═══ ENTRIES PROVIDED ═══

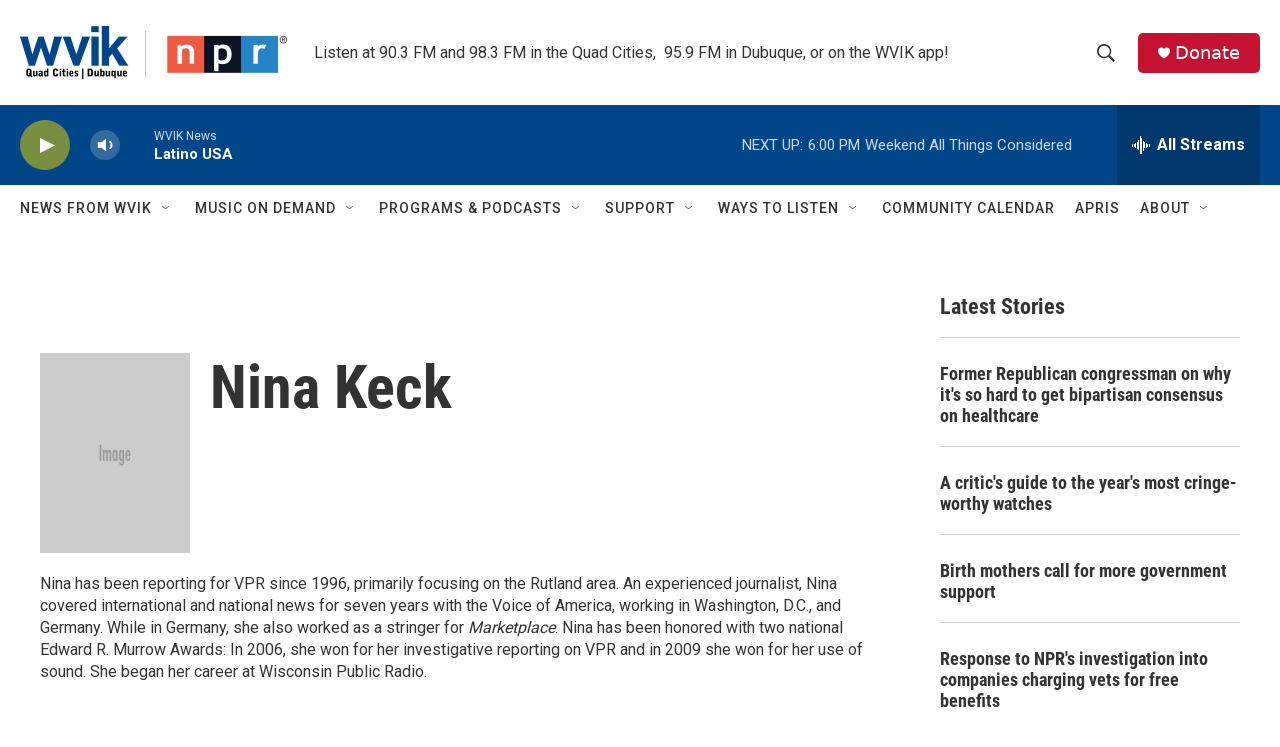

--- FILE ---
content_type: text/html; charset=utf-8
request_url: https://www.google.com/recaptcha/api2/aframe
body_size: -87
content:
<!DOCTYPE HTML><html><head><meta http-equiv="content-type" content="text/html; charset=UTF-8"></head><body><script nonce="M5LTnloo3jwPhY_ubj-HyA">/** Anti-fraud and anti-abuse applications only. See google.com/recaptcha */ try{var clients={'sodar':'https://pagead2.googlesyndication.com/pagead/sodar?'};window.addEventListener("message",function(a){try{if(a.source===window.parent){var b=JSON.parse(a.data);var c=clients[b['id']];if(c){var d=document.createElement('img');d.src=c+b['params']+'&rc='+(localStorage.getItem("rc::a")?sessionStorage.getItem("rc::b"):"");window.document.body.appendChild(d);sessionStorage.setItem("rc::e",parseInt(sessionStorage.getItem("rc::e")||0)+1);localStorage.setItem("rc::h",'1765667233727');}}}catch(b){}});window.parent.postMessage("_grecaptcha_ready", "*");}catch(b){}</script></body></html>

═══

▶ EXERCISE REQUIREMENTS: Quote the data above in full and without alteration; skip the pictures.

▶ OUTPUT OF THE TASK:
--- FILE ---
content_type: text/html; charset=utf-8
request_url: https://www.google.com/recaptcha/api2/aframe
body_size: -87
content:
<!DOCTYPE HTML><html><head><meta http-equiv="content-type" content="text/html; charset=UTF-8"></head><body><script nonce="M5LTnloo3jwPhY_ubj-HyA">/** Anti-fraud and anti-abuse applications only. See google.com/recaptcha */ try{var clients={'sodar':'https://pagead2.googlesyndication.com/pagead/sodar?'};window.addEventListener("message",function(a){try{if(a.source===window.parent){var b=JSON.parse(a.data);var c=clients[b['id']];if(c){var d=document.createElement('img');d.src=c+b['params']+'&rc='+(localStorage.getItem("rc::a")?sessionStorage.getItem("rc::b"):"");window.document.body.appendChild(d);sessionStorage.setItem("rc::e",parseInt(sessionStorage.getItem("rc::e")||0)+1);localStorage.setItem("rc::h",'1765667233727');}}}catch(b){}});window.parent.postMessage("_grecaptcha_ready", "*");}catch(b){}</script></body></html>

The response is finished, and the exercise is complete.